[1] Dia

459 2 0
                                    

"Rio, cepat, Nak. Keburu siang nyampe sana," ucap Mama Rio.

"Iya, Ma. Ini udah selesai kok. Mama tunggu depan aja."
Mama Rio berjalan menuju ruang tamu. Mereka akan pergi ke rumah nenek yang berada di Kencong.

"Ayo Ma," ajak Rio.

Sesampainya di rumah Nenek, mereka langsung disambut manis.

"Wah, cucuku tambah ganteng," puji Nenek.

"Nenek bisa aja," ucap Rio malu-malu seraya menundukkan kepala.

"Udah punya cewek belom?" tanya Kakek.
Rio agak terkejut dengan pertanyaan Kakek, spontan saja ia menggeleng. "Belum, Kek."

"Ah, kamu ini, gak keren. Nunggu apa, sih?" tanya Kakek penuh semangat.

"Nunggu yang pas aja, Kek," ucap Rio.

Secara tidak sengaja, Rio membayangkan kejadian tadi pagi yang sangat menggelikan ketika melihat pipi cewek yang ditabraknya merona. Ia malah merasakan jantungnya yang berdegup kencang ketika melihat senyuman di wajah manis gadis itu, sehingga ia harus cepat-cepat pergi sebelum sikapnya bertambah kikuk.

"Kamu ini jangan terlalu memilih Rio," ujar Kakek menarik Rio dari lamunannya.

"Sudahlah, ayo masuk! Nenekmu sudah menyiapkan makanan spesial pagi ini. Ayo!" ajak Kakek.

Akhirnya mereka menuju ruang makan yang tersaji lengkap untuk menyambut kedatangan anak dan cucu kesayangannya.

"Rio, temen kecilmu baru pulang dari Bandung. Anaknya Pak July fotografer. Dia tambah cantik. Kakek jamin, kamu gak akan menyesal bisa jalan sama dia, namanya Fasa," ucap kakek antusias mengawali pembicaraan di ruang makan.

Rio mengerutkan kening. "Lalu, Kek?"

"Kakek pengen kamu temenin dia selama di sini. Dia bilang pengen jalan-jalan, tapi gak mau diantar satu orang pun. Kakek jadi khawatir. Kamu mau nemenin dia, kan?" pinta Kakek.

Rio mengernyitkan keningnya, entah harus jawab bagaimana. Hatinya tak berminat sama sekali.

"Apa kamu mau Rio?" tanya ulang Kakek.

"Baiklah, jika itu kemauan Kakek," ucap Rio sekadar menyenangkan hati Kakeknya.

Akhirnya, mereka pun melanjutkan sarapan tanpa sepatah kata lagi yang diluncurkan.

*

Uli berjalan malas mengantar makanan ke rumah Rizal.
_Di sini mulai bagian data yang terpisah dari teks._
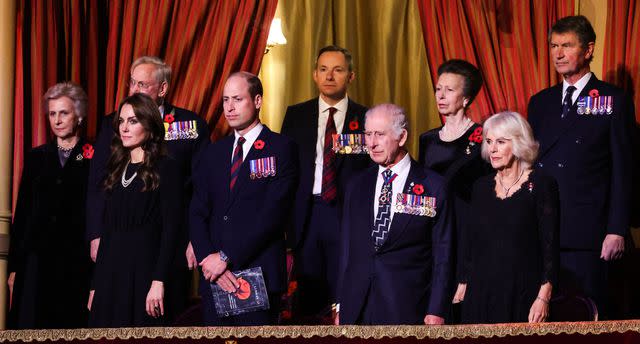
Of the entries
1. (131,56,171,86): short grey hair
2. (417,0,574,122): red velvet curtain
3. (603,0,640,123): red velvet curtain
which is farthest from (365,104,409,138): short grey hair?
(603,0,640,123): red velvet curtain

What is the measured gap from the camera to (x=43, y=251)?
5.62 metres

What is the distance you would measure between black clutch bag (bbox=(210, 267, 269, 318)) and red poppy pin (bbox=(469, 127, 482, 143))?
1.36 metres

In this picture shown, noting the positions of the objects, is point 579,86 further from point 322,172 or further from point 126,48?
point 126,48

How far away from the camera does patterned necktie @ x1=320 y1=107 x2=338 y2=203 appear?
582cm

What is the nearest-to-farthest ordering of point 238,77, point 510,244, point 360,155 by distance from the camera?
point 510,244, point 238,77, point 360,155

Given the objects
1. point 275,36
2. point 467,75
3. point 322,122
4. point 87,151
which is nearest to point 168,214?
point 87,151

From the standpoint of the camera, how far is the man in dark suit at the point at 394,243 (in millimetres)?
4742

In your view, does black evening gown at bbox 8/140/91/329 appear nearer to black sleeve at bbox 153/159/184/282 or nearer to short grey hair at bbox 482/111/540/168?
black sleeve at bbox 153/159/184/282

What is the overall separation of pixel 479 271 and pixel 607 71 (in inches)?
83.6

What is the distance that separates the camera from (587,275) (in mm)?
5352

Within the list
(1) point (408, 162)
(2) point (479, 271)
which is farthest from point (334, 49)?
(2) point (479, 271)

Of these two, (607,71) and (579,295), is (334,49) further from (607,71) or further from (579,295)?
(579,295)

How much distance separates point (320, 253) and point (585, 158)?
4.77 ft

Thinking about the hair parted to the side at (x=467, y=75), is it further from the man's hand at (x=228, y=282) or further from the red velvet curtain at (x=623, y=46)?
the man's hand at (x=228, y=282)
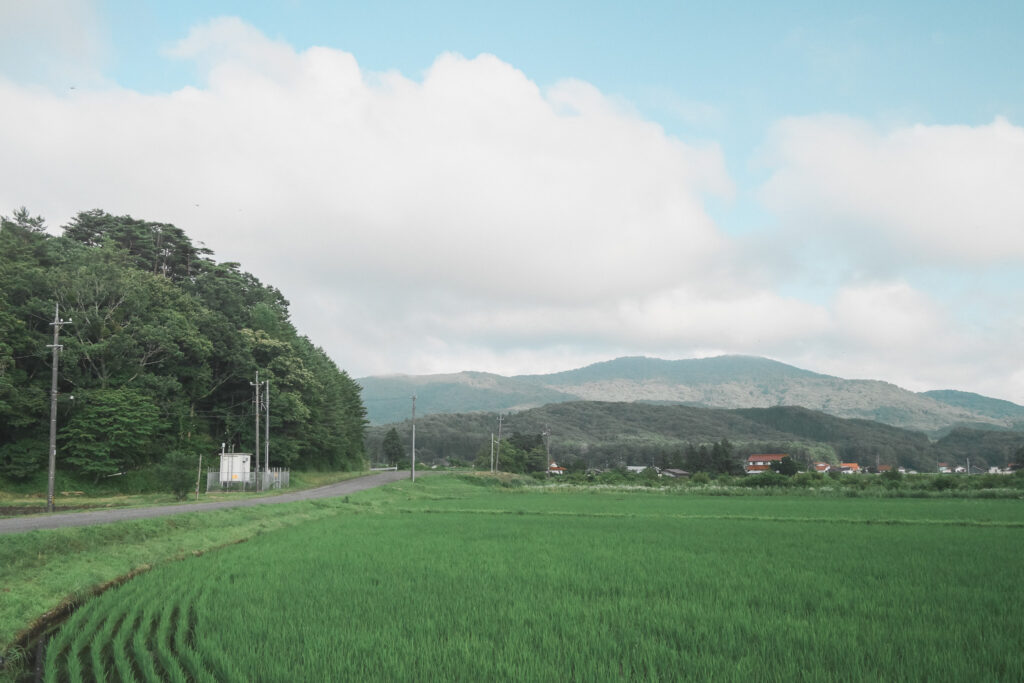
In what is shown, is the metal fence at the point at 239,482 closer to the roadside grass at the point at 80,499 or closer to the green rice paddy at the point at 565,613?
the roadside grass at the point at 80,499

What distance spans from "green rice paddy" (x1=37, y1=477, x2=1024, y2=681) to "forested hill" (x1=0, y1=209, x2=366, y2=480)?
22.9 metres

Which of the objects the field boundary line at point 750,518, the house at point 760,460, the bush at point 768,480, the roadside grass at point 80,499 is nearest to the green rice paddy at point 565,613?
the field boundary line at point 750,518

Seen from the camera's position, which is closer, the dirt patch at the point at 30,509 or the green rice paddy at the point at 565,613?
the green rice paddy at the point at 565,613

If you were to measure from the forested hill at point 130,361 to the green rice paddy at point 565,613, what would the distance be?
900 inches

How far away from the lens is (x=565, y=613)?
8.68 metres

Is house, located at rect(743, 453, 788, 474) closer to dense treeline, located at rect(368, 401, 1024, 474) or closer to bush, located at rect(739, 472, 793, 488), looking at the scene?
dense treeline, located at rect(368, 401, 1024, 474)

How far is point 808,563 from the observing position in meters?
13.0

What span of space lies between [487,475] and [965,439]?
567 feet

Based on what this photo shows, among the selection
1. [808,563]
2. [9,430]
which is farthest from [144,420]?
[808,563]

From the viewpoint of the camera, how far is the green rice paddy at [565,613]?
6.39 m

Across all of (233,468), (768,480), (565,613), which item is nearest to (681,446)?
(768,480)

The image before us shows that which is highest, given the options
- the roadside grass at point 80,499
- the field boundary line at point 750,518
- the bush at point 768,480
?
the roadside grass at point 80,499

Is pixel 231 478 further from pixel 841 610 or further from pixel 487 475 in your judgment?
pixel 841 610

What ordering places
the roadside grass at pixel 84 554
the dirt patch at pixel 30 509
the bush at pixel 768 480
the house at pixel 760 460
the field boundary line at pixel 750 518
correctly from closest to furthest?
the roadside grass at pixel 84 554
the dirt patch at pixel 30 509
the field boundary line at pixel 750 518
the bush at pixel 768 480
the house at pixel 760 460
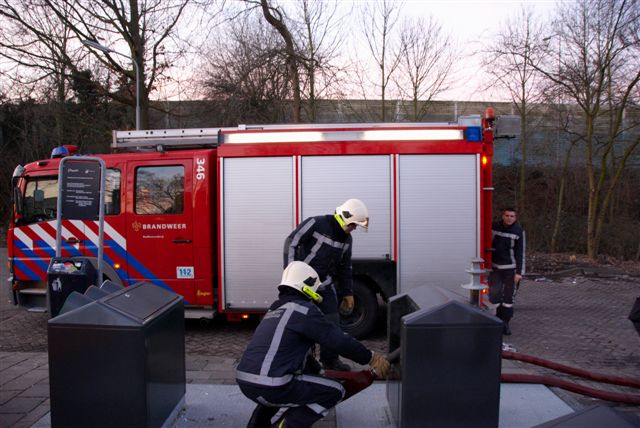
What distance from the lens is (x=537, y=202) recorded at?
1769 cm

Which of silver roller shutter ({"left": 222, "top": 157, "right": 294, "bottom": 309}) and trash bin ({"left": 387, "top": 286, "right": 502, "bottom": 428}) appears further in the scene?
silver roller shutter ({"left": 222, "top": 157, "right": 294, "bottom": 309})

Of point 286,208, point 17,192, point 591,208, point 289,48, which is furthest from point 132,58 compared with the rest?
point 591,208

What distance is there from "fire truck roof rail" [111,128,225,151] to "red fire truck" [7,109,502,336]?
0.04m

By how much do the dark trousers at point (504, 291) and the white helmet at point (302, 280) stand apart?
176 inches

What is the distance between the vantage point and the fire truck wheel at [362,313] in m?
6.45

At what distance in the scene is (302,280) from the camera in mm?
3268

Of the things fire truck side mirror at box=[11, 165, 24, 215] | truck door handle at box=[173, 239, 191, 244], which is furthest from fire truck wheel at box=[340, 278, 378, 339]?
fire truck side mirror at box=[11, 165, 24, 215]

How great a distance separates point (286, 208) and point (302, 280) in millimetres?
3268

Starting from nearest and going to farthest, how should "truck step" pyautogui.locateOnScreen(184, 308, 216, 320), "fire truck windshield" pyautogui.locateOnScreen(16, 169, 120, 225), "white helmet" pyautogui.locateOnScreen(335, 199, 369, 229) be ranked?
"white helmet" pyautogui.locateOnScreen(335, 199, 369, 229), "truck step" pyautogui.locateOnScreen(184, 308, 216, 320), "fire truck windshield" pyautogui.locateOnScreen(16, 169, 120, 225)

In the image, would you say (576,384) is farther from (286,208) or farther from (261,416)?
(286,208)

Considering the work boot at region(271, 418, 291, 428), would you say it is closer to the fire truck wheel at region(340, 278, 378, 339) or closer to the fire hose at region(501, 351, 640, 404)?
the fire hose at region(501, 351, 640, 404)

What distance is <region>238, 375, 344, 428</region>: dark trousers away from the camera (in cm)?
311

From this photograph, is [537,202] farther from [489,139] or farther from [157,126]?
[157,126]

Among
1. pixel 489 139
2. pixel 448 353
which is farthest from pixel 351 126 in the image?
pixel 448 353
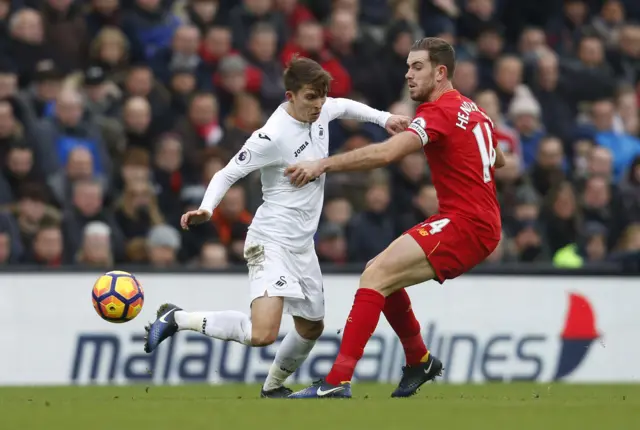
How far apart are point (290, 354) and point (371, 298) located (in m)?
1.21

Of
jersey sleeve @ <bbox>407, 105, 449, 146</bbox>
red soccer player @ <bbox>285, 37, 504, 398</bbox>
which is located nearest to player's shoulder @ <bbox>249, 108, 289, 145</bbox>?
red soccer player @ <bbox>285, 37, 504, 398</bbox>

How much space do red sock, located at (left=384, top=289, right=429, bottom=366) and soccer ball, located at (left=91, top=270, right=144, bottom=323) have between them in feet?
6.17

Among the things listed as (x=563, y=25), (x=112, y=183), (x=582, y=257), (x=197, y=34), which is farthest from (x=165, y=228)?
(x=563, y=25)

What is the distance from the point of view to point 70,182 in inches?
563

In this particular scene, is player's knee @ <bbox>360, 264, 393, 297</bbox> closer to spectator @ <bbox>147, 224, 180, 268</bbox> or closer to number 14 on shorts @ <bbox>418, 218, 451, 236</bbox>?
number 14 on shorts @ <bbox>418, 218, 451, 236</bbox>

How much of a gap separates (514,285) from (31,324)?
487 cm

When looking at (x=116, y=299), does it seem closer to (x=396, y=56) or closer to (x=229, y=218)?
(x=229, y=218)

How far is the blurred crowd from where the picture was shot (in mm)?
14227

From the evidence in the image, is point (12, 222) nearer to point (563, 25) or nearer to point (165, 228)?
point (165, 228)

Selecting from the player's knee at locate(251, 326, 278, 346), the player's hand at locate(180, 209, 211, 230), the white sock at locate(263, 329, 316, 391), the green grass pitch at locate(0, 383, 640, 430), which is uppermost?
the player's hand at locate(180, 209, 211, 230)

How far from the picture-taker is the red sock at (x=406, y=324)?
995 cm

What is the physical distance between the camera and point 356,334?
30.9 ft

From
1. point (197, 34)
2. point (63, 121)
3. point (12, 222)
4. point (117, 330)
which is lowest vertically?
point (117, 330)

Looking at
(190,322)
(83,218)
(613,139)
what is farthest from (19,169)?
(613,139)
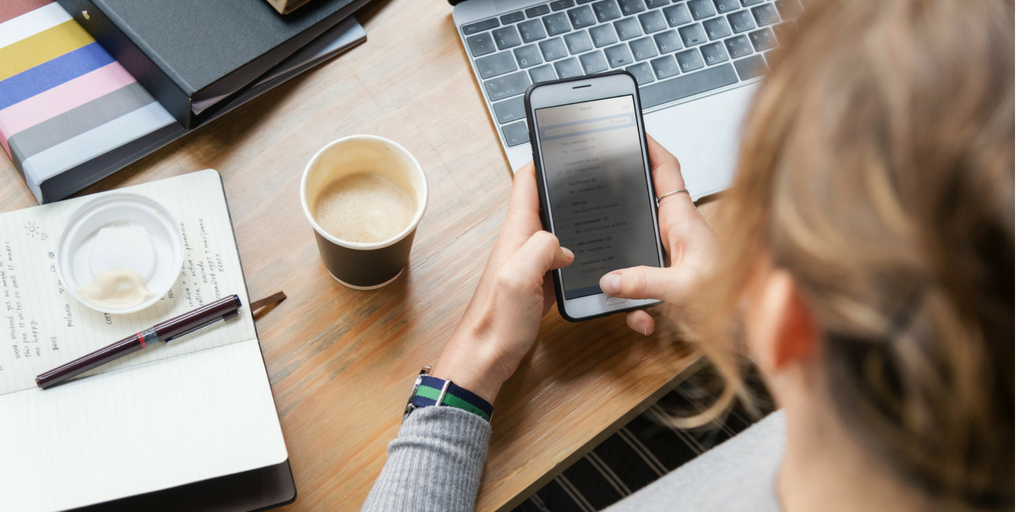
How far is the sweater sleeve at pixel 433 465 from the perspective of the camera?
48cm

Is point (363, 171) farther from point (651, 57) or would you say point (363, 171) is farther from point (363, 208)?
point (651, 57)

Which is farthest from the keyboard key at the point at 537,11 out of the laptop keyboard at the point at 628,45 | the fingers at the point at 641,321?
the fingers at the point at 641,321

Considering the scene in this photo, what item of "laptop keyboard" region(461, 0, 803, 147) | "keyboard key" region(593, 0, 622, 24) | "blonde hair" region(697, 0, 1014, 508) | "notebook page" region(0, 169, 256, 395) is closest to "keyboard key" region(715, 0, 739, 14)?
"laptop keyboard" region(461, 0, 803, 147)

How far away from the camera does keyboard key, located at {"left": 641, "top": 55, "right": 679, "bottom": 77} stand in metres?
0.63

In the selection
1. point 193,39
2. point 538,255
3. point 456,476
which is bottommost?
point 456,476

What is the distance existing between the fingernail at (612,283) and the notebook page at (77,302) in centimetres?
31

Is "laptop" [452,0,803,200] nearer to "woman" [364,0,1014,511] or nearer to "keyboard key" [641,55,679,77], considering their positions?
"keyboard key" [641,55,679,77]

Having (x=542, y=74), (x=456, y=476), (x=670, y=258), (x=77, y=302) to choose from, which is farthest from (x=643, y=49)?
(x=77, y=302)

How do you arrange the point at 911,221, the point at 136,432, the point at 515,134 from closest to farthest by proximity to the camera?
1. the point at 911,221
2. the point at 136,432
3. the point at 515,134

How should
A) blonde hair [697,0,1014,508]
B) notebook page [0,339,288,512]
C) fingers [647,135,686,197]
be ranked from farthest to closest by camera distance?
1. fingers [647,135,686,197]
2. notebook page [0,339,288,512]
3. blonde hair [697,0,1014,508]

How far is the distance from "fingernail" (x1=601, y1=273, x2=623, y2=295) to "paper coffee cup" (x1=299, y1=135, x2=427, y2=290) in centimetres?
17

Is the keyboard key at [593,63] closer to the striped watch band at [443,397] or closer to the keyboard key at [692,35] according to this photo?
the keyboard key at [692,35]

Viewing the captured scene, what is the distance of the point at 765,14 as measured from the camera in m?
0.67

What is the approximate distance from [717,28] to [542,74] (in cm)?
21
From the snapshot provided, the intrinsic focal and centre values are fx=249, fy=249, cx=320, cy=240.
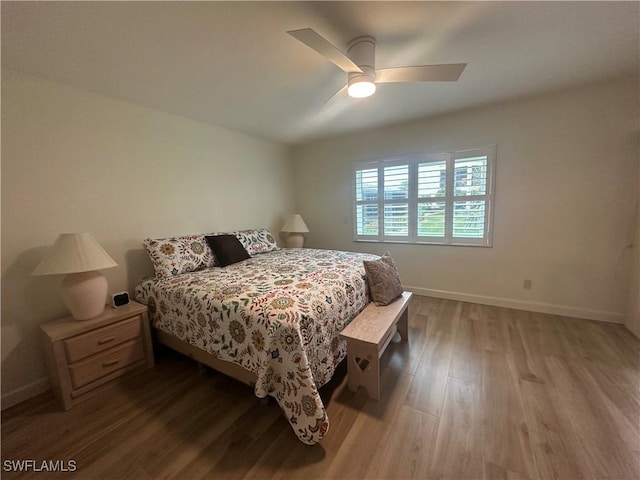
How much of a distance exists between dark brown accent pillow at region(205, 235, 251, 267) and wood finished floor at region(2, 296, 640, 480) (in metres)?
1.04

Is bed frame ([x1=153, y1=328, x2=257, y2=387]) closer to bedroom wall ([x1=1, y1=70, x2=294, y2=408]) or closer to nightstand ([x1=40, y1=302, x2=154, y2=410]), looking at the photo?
nightstand ([x1=40, y1=302, x2=154, y2=410])

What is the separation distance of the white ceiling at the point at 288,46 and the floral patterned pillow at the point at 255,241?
1497 millimetres

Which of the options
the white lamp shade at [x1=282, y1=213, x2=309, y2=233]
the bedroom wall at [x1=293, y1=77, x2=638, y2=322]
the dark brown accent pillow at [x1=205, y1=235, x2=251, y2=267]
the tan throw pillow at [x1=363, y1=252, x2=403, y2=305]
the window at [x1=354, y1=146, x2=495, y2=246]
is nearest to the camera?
the tan throw pillow at [x1=363, y1=252, x2=403, y2=305]

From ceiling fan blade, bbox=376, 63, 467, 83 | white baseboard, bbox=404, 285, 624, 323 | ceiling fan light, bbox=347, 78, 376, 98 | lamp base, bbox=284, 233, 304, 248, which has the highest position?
ceiling fan blade, bbox=376, 63, 467, 83

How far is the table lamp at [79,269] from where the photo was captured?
1.71 m

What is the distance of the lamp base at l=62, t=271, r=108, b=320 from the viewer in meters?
1.79

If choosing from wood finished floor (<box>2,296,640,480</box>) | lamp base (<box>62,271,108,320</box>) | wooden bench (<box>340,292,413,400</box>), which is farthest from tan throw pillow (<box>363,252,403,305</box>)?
lamp base (<box>62,271,108,320</box>)

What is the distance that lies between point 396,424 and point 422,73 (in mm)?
2282

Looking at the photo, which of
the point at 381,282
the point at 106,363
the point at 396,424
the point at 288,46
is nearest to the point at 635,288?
the point at 381,282

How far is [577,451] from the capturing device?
50.6 inches

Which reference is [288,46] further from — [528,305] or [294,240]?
[528,305]

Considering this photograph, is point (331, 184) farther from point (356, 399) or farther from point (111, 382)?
point (111, 382)

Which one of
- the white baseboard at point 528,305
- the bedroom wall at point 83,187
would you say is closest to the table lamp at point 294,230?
the bedroom wall at point 83,187

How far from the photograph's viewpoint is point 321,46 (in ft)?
4.58
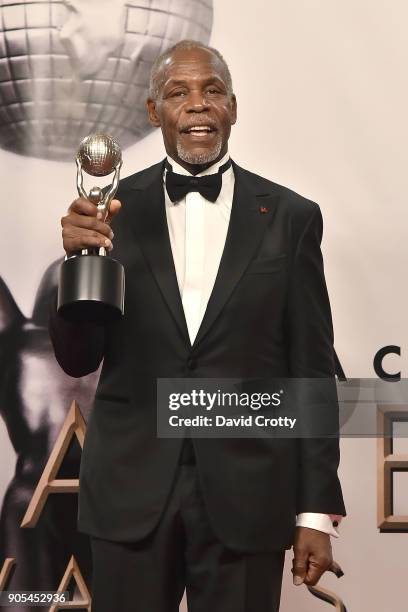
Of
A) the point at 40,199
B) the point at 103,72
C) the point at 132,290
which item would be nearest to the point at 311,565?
the point at 132,290

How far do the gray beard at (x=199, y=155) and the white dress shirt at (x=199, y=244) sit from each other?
0.04 metres

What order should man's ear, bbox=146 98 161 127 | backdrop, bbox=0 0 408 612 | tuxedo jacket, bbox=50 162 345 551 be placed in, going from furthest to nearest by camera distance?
backdrop, bbox=0 0 408 612
man's ear, bbox=146 98 161 127
tuxedo jacket, bbox=50 162 345 551

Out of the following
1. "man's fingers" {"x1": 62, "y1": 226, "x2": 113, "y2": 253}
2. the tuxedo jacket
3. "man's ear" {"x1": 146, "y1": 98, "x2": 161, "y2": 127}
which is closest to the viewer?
"man's fingers" {"x1": 62, "y1": 226, "x2": 113, "y2": 253}

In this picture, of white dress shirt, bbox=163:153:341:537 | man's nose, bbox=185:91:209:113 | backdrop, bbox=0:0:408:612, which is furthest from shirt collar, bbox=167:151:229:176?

Ia tidak habis pikir, kenapa setiap hari selalu ada acara mengantar makanan dari rumah Neneknya maupun rumah Rizal.

Kebiasaan yang aneh, batin Uli.

"Rizal, ini nih mak ... eh, anu, maaf! Aku gak tau kalau ada tamu," ujar Uli sambil lari terbirit-birit.

Bodoh banget sih, sampe lupa kalau ada tamu, tapi lumayan juga sih tuh cowok mukanya lucu. Ah, masih best pangeran tadi sih, hihi ... aduh kenapa masih kepikiran cowok tadi pagi sih, batin Auli seraya mengetok kepalanya sendiri.

Rizal memperhatikannya dengan pandangan heran. Ia menaruh tangan kanannya di dahi Uli sambil berkata, "Gak panas kok."

"Kamu pikir aku gila," desis Uli. Tangan kirinya mencubit pinggang Rizal.

"Aduh, galak banget sih jadi cewek! Heran deh, ada cewek lahir kayak kamu. Pantes aja gak ada yang mau jadi pacar kamu. Cewek tuh harusnya lembut tau!" Mata Rizal terpaku pada makanan di tangan Uli. "Eh, apaan tuh makanan ya? Wah, thank's banget cewek galak. Tau banget kalau aku lapar," omel Rizal tanpa rasa bersalah sambil merebut makanan yang ada di tangan Auli.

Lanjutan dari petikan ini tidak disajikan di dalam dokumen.